If we place our sense of self worth outside of ourselves, it's not a question of if, but rather when, the rejection of others will knock us down. Rejection is absolutely inevitable, and it's a tiring game to keep trying to please those around you in order to receive their validation and acceptance.

Okay, so if that opposite of rejection is acceptance, and only you can truly accept yourself, how the heck do you do that?

The first step is to do a quick check in with yourself to see if you conditionally or unconditionally accept who you are right now:

- Do you give yourself the benefit of the doubt in difficult or confusing times?

- Do you only cheer yourself on when you feel positive and/or accomplish external goals?

- Are you “allowed” to have an off day or an unproductive week without lapsing into self-judgment and self-loathing?

- Do you stand up for yourself when others discourage you?

Answering these questions will reveal if you currently accept yourself conditionally or unconditionally. Conditional acceptance means you only love yourself when you’re performing well, which likely means that you actually love the achievements rather than your self. I would hazard a guess that almost everyone reading this post, which most definitely includes me, would fall into the conditional acceptance category. For many of us, self-acceptance is a foreign path that we only embark on after years of self-rejection. It's a path we embark on after realising that no matter how many external accomplishments we wrack up, they will never fill the void we create for ourselves by not accepting who we are.

My personal definition of love is the acceptance of all that is, exactly as it is.

This is a lovely principle in theory, but deeply challenging to live when it comes to self love, because no one else knows us the way we know ourselves, and no one else can see the dark corners of our psyches the way we can, and no one else feels the shame for our past actions like we do.

It's the opportunity (and the invitation) of a lifetime to realise that we're all in this together, and that the purpose of life in many ways is to use the experience to navigate back to true love for ourselves and others.

This is not to say that you shouldn't have boundaries for yourself and others, or that you shouldn't want yourself or others to do better or change their ways, but the energy that underpins these "improvements" can be that of love. Having accepted what is, these changes become a playful creative expression of life's potential, the lack of which doesn't result in a loss of love. Easy to say, very hard to do.

On this path of self acceptance, we will be called to do a lot of things which seem counter-intuitive. Most especially, we will be called to accept that there never has been, and never will be, another you. That alone is worth celebrating, that alone is worth loving, and that alone is worthy of acceptance. Our perfectly imperfect expression of life, with all of the baggage we've accumulated, could not be any other way than it is. Here we are. Can we love ourselves right now, and navigate our future from this place of acceptance?

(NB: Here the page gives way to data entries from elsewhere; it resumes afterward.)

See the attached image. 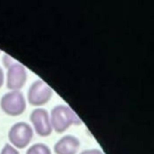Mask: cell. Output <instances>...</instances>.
I'll return each mask as SVG.
<instances>
[{
	"label": "cell",
	"mask_w": 154,
	"mask_h": 154,
	"mask_svg": "<svg viewBox=\"0 0 154 154\" xmlns=\"http://www.w3.org/2000/svg\"><path fill=\"white\" fill-rule=\"evenodd\" d=\"M1 154H19L18 151L9 144H6L2 149Z\"/></svg>",
	"instance_id": "9"
},
{
	"label": "cell",
	"mask_w": 154,
	"mask_h": 154,
	"mask_svg": "<svg viewBox=\"0 0 154 154\" xmlns=\"http://www.w3.org/2000/svg\"><path fill=\"white\" fill-rule=\"evenodd\" d=\"M80 142L75 136L65 135L54 146L55 154H76L79 148Z\"/></svg>",
	"instance_id": "7"
},
{
	"label": "cell",
	"mask_w": 154,
	"mask_h": 154,
	"mask_svg": "<svg viewBox=\"0 0 154 154\" xmlns=\"http://www.w3.org/2000/svg\"><path fill=\"white\" fill-rule=\"evenodd\" d=\"M52 95L51 88L43 81L38 79L31 85L28 91V100L30 104L39 106L46 103Z\"/></svg>",
	"instance_id": "4"
},
{
	"label": "cell",
	"mask_w": 154,
	"mask_h": 154,
	"mask_svg": "<svg viewBox=\"0 0 154 154\" xmlns=\"http://www.w3.org/2000/svg\"><path fill=\"white\" fill-rule=\"evenodd\" d=\"M50 120L52 128L58 133L63 132L72 125L82 123L78 115L65 105H58L52 109Z\"/></svg>",
	"instance_id": "1"
},
{
	"label": "cell",
	"mask_w": 154,
	"mask_h": 154,
	"mask_svg": "<svg viewBox=\"0 0 154 154\" xmlns=\"http://www.w3.org/2000/svg\"><path fill=\"white\" fill-rule=\"evenodd\" d=\"M2 61H3V63H4V66H5V67L6 68H7V69L10 66H11L14 63H16V62H15V61L11 57H10L9 55H8L7 54H5L4 55V57H3V59H2Z\"/></svg>",
	"instance_id": "10"
},
{
	"label": "cell",
	"mask_w": 154,
	"mask_h": 154,
	"mask_svg": "<svg viewBox=\"0 0 154 154\" xmlns=\"http://www.w3.org/2000/svg\"><path fill=\"white\" fill-rule=\"evenodd\" d=\"M80 154H103L100 150L97 149L86 150L82 152Z\"/></svg>",
	"instance_id": "11"
},
{
	"label": "cell",
	"mask_w": 154,
	"mask_h": 154,
	"mask_svg": "<svg viewBox=\"0 0 154 154\" xmlns=\"http://www.w3.org/2000/svg\"><path fill=\"white\" fill-rule=\"evenodd\" d=\"M30 120L35 131L42 137L49 135L52 132V126L48 111L44 108H36L30 115Z\"/></svg>",
	"instance_id": "5"
},
{
	"label": "cell",
	"mask_w": 154,
	"mask_h": 154,
	"mask_svg": "<svg viewBox=\"0 0 154 154\" xmlns=\"http://www.w3.org/2000/svg\"><path fill=\"white\" fill-rule=\"evenodd\" d=\"M33 137V131L29 125L25 122L15 123L10 129L8 138L16 147L23 149L26 147Z\"/></svg>",
	"instance_id": "3"
},
{
	"label": "cell",
	"mask_w": 154,
	"mask_h": 154,
	"mask_svg": "<svg viewBox=\"0 0 154 154\" xmlns=\"http://www.w3.org/2000/svg\"><path fill=\"white\" fill-rule=\"evenodd\" d=\"M26 154H51V151L46 144L37 143L31 146Z\"/></svg>",
	"instance_id": "8"
},
{
	"label": "cell",
	"mask_w": 154,
	"mask_h": 154,
	"mask_svg": "<svg viewBox=\"0 0 154 154\" xmlns=\"http://www.w3.org/2000/svg\"><path fill=\"white\" fill-rule=\"evenodd\" d=\"M0 105L4 112L13 116L22 114L26 108L25 97L18 90H13L5 94L1 99Z\"/></svg>",
	"instance_id": "2"
},
{
	"label": "cell",
	"mask_w": 154,
	"mask_h": 154,
	"mask_svg": "<svg viewBox=\"0 0 154 154\" xmlns=\"http://www.w3.org/2000/svg\"><path fill=\"white\" fill-rule=\"evenodd\" d=\"M7 76V88L17 90L24 85L26 80V72L22 65L15 63L8 68Z\"/></svg>",
	"instance_id": "6"
},
{
	"label": "cell",
	"mask_w": 154,
	"mask_h": 154,
	"mask_svg": "<svg viewBox=\"0 0 154 154\" xmlns=\"http://www.w3.org/2000/svg\"><path fill=\"white\" fill-rule=\"evenodd\" d=\"M4 81V75H3V71L0 67V87L2 86Z\"/></svg>",
	"instance_id": "12"
},
{
	"label": "cell",
	"mask_w": 154,
	"mask_h": 154,
	"mask_svg": "<svg viewBox=\"0 0 154 154\" xmlns=\"http://www.w3.org/2000/svg\"><path fill=\"white\" fill-rule=\"evenodd\" d=\"M0 52H1V51H0Z\"/></svg>",
	"instance_id": "13"
}]
</instances>
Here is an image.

I've been starting every day with this 15-minute priming exercise by Tony Robbins. It includes a bit of breath work, loving kindness, gratitude and visualisation. It's a great exercise to get your body and mind into the state of love and appreciation first thing in the morning before the momentum of the day sweeps you into everyone else's business. This state shift on a daily basis can act as a catalyst for the love and acceptance you show yourself every day.

When you accept yourself, the rejection of others is experienced as an interesting turn in your life rather than a fundamental threat to who you are. When you accept yourself, you will bring more of your innate potential into this world, and refrain from hiding in the shadows of life that feel safe. When you accept yourself, you will be able to accept others, and enable them to step into their potential.

Self acceptance is a choice, not a gift.